LANGFITT: A number of reasons, and they're all pretty logical. One thing is just uncertainty. You have these big government debt problems, let's say, over in Europe. Well, businesses here, they look around the global economy, they think about demand, they're not sure, you know, what the future is. Should they be hiring more people, unless they're clear there's going to be more demand, sustainable demand, for their products?

Another thing: health care. We have this new health care reform law. People don't know, businesses don't know what it's going to cost them. So as they go forward, they want to just be sure that there's really going to be demand before they make a full-time commitment to more staff.

KELLY: Let me step back and ask you for a minute, Frank, about the politics of this. Midterm elections, of course, coming up in November - what is the focus of politicians trying to work on this problem?

LANGFITT: Well, they're very concerned about it. One of the things that President Obama mentioned this morning was putting more of the stimulus money that's already been approved to create more jobs. He wants to extend unemployment benefits because so many people have been out of work for so long. And he wants more stimulus spending. But getting that through Congress is pretty tough.

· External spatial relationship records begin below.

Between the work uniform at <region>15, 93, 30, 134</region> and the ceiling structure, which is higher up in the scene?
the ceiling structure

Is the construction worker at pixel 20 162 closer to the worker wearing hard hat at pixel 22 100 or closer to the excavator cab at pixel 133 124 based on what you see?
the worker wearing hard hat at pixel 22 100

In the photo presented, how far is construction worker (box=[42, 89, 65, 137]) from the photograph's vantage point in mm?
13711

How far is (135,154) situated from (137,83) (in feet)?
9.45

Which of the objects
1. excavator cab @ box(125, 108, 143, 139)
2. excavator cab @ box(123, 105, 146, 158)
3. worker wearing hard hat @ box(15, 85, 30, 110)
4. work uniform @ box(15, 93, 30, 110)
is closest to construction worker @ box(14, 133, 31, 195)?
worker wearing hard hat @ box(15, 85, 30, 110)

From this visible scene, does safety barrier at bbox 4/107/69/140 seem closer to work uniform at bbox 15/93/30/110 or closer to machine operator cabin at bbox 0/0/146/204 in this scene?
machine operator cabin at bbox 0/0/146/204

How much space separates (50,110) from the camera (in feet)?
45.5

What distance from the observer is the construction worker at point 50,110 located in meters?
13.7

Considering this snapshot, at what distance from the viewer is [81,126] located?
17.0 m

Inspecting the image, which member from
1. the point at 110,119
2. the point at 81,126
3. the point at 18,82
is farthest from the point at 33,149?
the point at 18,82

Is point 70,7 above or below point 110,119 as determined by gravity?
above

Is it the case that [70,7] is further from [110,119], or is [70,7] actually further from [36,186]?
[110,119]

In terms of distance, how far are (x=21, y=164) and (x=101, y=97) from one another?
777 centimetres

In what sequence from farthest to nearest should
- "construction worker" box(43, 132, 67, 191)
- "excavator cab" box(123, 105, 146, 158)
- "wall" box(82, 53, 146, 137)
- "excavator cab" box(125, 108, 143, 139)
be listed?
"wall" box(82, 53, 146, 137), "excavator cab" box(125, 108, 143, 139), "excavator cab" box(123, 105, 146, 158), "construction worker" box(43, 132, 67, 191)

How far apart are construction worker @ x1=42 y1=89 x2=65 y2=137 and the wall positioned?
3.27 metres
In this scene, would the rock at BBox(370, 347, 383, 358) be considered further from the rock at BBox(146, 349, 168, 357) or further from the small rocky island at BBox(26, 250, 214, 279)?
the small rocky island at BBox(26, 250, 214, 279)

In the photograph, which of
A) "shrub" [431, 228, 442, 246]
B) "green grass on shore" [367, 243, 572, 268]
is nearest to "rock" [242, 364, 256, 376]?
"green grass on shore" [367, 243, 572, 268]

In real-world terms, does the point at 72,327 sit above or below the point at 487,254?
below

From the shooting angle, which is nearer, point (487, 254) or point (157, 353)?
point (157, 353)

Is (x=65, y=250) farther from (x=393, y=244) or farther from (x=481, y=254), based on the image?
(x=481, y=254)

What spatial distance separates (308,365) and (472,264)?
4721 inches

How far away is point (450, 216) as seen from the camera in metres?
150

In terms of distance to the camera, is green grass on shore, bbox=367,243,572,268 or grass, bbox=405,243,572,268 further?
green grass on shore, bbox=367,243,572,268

Congress, for the most part, hasn't been going for this. People are concerned about the federal debt going forward, and people complain they don't want to see the government trying to continue to spend its way out of this problem. Now, right now, even with the unemployment rate at 9.5 percent, people feel that they don't want to see that debt go up any higher.

There's a Gallup poll last month that was really interesting. Nearly four in five people said the federal debt was either extremely or a very serious problem. And the only other issue that got that kind of response was terrorism.

KELLY: Hmm. Let me get back to the unemployment rate, which actually fell in June. How does that work, if the unemployment rate falls, if we actually lost jobs?

LANGFITT: Well, usually you know, you look at the unemployment rate, you see it go down - it's a number that ordinary people focus on a lot - it would look like good news. It actually probably isn't. The reason it went down is over 600,000 people stopped looking for work, so they're not counted.

Now, some of those may have been the kind of census workers we've been talking about, people who get laid off from those jobs. They're not all that engaged in the labor force to begin with. They're not sort of always looking for work. But others - those people no doubt are discouraged. There's intense competition for the very few jobs that are being created out there, and some of these folks have just given up searching. And that's kind of, in a lot of ways, where we are right now.

KELLY: Okay. NPR's Frank Langfitt, thanks so much.

LANGFITT: You're very welcome, Mary Louise.